## Directions for this task:
What is the number of lines in the data that contain "Diversity"? Nothing besides that number, please.

## Exercise material:
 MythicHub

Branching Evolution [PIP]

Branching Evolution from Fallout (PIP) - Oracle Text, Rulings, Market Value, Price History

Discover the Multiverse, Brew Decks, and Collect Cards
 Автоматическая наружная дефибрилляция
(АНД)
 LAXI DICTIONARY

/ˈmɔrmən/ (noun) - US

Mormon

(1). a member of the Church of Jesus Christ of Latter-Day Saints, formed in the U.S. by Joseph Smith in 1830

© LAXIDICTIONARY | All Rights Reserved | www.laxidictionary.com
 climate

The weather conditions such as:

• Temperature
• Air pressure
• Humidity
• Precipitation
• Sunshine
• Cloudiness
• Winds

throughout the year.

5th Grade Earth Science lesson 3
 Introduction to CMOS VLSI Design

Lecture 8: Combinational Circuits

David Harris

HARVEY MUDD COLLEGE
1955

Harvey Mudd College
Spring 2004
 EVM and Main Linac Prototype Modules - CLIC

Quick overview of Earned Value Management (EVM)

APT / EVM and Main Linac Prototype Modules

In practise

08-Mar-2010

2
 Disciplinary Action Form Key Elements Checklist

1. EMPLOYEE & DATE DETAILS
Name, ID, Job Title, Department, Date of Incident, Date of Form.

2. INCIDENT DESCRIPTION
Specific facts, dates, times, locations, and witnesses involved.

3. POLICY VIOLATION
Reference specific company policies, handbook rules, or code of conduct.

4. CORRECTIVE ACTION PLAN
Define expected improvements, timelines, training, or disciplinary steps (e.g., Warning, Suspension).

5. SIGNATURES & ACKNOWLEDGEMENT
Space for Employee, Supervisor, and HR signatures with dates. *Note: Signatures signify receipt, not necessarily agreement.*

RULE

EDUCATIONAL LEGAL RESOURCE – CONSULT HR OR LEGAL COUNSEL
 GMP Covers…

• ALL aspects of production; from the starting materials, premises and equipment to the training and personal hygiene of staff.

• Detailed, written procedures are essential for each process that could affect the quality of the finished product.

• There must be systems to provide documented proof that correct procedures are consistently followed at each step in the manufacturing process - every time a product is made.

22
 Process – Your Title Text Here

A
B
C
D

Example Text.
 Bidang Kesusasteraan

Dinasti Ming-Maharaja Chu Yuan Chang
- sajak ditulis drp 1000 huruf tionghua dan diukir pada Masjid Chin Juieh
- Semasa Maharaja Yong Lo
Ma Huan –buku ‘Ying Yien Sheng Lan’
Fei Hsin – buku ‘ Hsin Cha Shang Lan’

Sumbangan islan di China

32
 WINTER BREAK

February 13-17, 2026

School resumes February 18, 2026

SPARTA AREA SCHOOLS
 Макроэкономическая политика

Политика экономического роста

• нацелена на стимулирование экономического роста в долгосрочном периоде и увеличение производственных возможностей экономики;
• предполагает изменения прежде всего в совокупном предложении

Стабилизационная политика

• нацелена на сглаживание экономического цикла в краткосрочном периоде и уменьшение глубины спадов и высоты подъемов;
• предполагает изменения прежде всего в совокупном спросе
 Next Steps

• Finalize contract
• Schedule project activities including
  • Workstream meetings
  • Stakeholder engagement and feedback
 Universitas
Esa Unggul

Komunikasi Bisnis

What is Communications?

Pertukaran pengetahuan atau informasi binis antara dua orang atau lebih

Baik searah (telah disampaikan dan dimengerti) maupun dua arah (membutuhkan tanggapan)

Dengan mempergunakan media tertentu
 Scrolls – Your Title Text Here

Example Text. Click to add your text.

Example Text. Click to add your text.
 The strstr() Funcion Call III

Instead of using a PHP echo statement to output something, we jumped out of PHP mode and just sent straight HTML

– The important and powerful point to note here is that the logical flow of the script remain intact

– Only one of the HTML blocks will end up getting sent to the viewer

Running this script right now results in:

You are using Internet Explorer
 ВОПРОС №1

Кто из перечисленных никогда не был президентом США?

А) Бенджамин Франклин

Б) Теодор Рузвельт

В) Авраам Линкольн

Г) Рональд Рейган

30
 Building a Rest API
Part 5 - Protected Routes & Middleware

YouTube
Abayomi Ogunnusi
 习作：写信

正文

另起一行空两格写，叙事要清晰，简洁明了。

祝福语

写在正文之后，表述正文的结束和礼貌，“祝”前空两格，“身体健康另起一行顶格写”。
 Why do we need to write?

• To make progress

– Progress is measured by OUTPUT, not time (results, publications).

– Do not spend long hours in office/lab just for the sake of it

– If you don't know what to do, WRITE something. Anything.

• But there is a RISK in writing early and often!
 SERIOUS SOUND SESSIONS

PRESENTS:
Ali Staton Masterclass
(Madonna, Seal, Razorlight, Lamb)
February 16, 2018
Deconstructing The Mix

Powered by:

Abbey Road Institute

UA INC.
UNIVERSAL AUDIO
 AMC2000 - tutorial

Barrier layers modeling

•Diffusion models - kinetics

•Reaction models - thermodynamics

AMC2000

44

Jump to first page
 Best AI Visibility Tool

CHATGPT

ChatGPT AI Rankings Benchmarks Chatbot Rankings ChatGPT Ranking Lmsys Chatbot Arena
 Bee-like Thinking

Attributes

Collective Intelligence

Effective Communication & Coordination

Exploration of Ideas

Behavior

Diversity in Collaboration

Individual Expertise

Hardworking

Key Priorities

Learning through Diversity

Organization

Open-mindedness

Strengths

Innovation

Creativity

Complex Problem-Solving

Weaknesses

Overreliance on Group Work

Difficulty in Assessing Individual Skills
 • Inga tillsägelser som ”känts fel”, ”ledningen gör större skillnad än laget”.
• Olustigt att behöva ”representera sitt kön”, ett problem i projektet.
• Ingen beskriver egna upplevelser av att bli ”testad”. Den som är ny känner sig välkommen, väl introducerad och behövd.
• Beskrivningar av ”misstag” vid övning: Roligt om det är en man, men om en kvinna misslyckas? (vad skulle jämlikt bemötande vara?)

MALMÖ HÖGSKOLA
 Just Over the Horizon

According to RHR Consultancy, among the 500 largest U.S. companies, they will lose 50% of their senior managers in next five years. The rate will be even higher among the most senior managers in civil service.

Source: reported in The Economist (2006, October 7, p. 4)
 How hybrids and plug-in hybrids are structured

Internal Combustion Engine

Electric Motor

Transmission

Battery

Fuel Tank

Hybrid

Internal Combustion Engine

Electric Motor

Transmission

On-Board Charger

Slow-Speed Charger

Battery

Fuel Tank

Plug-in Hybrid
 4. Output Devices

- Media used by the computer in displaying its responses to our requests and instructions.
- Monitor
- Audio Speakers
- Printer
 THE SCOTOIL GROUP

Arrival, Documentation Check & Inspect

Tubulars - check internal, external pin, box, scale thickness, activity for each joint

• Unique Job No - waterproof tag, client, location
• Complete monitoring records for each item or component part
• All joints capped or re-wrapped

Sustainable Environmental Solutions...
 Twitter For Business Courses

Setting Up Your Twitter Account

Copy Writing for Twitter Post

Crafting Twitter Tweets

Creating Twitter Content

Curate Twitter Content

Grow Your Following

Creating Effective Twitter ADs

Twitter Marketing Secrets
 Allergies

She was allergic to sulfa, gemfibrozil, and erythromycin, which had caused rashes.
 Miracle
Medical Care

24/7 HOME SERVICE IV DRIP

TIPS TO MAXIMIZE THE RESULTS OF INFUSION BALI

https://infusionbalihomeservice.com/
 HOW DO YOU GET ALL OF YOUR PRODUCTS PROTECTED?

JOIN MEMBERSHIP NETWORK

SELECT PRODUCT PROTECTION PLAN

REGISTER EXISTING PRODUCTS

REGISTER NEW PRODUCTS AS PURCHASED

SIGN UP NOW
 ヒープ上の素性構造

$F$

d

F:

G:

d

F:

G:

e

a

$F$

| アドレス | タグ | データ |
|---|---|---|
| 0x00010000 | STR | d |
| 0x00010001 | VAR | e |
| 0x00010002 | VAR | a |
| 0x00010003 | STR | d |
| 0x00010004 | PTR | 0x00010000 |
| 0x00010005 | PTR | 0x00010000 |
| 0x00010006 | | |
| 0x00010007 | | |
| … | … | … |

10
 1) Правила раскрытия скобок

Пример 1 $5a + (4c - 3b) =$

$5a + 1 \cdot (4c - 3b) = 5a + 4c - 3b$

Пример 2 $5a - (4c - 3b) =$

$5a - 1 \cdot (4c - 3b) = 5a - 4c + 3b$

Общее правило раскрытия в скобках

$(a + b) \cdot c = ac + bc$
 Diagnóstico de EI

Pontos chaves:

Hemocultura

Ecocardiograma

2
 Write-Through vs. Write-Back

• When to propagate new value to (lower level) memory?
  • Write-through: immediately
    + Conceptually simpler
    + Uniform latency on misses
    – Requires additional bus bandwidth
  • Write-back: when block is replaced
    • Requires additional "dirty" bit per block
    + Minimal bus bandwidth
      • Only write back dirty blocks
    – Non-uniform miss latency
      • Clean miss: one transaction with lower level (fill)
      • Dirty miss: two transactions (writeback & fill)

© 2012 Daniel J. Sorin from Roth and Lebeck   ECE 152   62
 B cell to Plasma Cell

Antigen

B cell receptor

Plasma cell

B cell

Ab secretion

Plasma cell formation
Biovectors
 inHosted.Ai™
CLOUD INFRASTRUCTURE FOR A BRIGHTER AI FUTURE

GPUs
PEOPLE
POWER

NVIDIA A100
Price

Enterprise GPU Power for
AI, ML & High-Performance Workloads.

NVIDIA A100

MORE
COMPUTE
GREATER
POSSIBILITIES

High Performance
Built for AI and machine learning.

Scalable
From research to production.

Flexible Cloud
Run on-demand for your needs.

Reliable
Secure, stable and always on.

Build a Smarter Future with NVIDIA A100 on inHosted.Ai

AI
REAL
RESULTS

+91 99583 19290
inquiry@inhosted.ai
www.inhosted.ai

## Response to the task:
2